页面文本 »
一个爱思考的人,在感觉精神枯燥的时候,不妨去所在城市的艺术区转一转,或有所得。如果出来后还是一无所获,至少可以形成对艺术区的批评意见。
这就是艺术区难逃的宿命:在开始阶段,它名副其实,是社会审美和思想动态的标杆;慢慢地它被鸠占鹊巢,成了反思艺术与商业的关系的标本。
7月底去北京798,本意当然是去找艺术家,但找到的只有艺术品经纪人,想感受艺术,但感受到的主要是价格。艺术家已经出局,有的已经离开,有的转移到了租金稍低的周边。
国内许多城市的艺术区,都面临相同的命运:物理层面依旧存在,精神层面早已虚无。
艺术区素描
7月中旬,我在宋庄见到了艺术家老吴(姑隐其名),统计数字说宋庄有5000多名艺术家,但老吴在此生活多年,他认为应该有好几万名。
对主流社会而言,这是神秘的。由于对平庸生活的过敏,艺术家一般被认作是不合群的人,但从上世纪90年代初开始,这些人却自觉聚集起来,在各大城市边缘地带形成了一个个艺术区,以群居的形态存在着。
一大批独立、敏感、有表现力和创造力的社会“另类”,扎堆一处形成一个精神共同体(表面如此),这是怎样的一种氛围?正是这种神秘感,调动了社会大众的窥视欲,这是798这样的艺术区游客如织的心理条件。
是游客,而不是自觉寻求艺术滋养的求知者,至少大部分不是。人们去798和去南锣鼓巷,在心理诉求上没有本质的区别,游客需要的不是一种精神上的启发,而是一张“到此一游”的照片。比如在798,各个入口处写着“798”的招牌下是人们争相留影的“圣地”。
很多艺术区,其实已经变成“艺术区遗址”,但它们依然是城市里“逼格”最高的地方,人们仍然将其作为自豪感来源之一。
今年1月到上海,当地朋友推荐我去田子坊,到了之后发现,餐厅、咖啡馆和工艺品商店是其中的主角,这里最适合用餐和谈恋爱。田子坊也曾是艺术家自发聚集形成的艺术区,起始于1998年画家陈逸飞在此租用闲置厂房建立工作室。
不管怎样,商业对艺术这一旗号的需要,本身不是坏事,一定程度上也反映着社会审美能力和物质承受能力的提高。在798的一家画廊,一名艺术品经纪人告诉我,因为供应充足,艺术品已经平民化,一幅画作原件,低端的只需要几千元甚至几百元,一般家庭都可以承受,因此它某种意义上已经成了家装行业的一部分。
然而商业与艺术无论如何相互渗透,仍然抹不去两者之间基因上的排斥。商业最强大的能量就是推高地租成本和生活成本,制造以喧嚣为外在特点的繁荣,而这些都会赶走艺术家。
从经济关系上开始思考,就能慢慢指向艺术区的社会性起点。

练习任务 1 » 按照这篇谈艺术区的文章，商业为什么会把艺术家从艺术区赶走？请用一到三句话说明。

空间关系数据:
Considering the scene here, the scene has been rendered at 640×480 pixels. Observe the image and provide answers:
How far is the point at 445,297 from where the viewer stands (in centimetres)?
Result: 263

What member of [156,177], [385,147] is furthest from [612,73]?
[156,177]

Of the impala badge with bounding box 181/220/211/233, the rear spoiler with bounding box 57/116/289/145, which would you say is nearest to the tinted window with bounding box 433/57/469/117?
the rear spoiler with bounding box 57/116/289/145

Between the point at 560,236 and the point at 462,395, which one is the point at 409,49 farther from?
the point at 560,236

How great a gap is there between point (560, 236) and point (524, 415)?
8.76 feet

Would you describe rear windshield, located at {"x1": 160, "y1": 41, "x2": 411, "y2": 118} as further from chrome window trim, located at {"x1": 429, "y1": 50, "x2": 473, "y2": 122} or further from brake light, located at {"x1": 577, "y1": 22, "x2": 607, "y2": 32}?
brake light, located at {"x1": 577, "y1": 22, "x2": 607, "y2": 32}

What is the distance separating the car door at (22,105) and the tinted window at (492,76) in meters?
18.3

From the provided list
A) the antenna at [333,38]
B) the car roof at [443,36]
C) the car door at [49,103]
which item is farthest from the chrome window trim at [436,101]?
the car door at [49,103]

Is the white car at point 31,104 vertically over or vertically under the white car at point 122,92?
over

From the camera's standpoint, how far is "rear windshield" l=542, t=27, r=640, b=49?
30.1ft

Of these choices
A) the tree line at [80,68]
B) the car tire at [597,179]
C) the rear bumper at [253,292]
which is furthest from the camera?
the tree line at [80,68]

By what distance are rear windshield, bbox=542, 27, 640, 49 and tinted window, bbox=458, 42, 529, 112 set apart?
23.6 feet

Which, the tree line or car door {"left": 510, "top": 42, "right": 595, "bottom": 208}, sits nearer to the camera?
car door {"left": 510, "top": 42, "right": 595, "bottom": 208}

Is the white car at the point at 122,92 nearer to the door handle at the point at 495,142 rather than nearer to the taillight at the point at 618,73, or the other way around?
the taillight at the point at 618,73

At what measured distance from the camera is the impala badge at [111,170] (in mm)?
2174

练习任务 2 » 请把记录中从含有“Is the white car at the”的那一行起，一直到记录末尾的各行，原样逐行重新打出来，首尾两行都包括在内。

书面回答 1 » 文章认为，商业最强大的能量是推高地租成本和生活成本，并制造以喧嚣为外在特点的繁荣。这些变化都会赶走艺术家。

书面回答 2 »
Is the white car at the point at 122,92 nearer to the door handle at the point at 495,142 rather than nearer to the taillight at the point at 618,73, or the other way around?
the taillight at the point at 618,73

At what measured distance from the camera is the impala badge at [111,170] (in mm)?
2174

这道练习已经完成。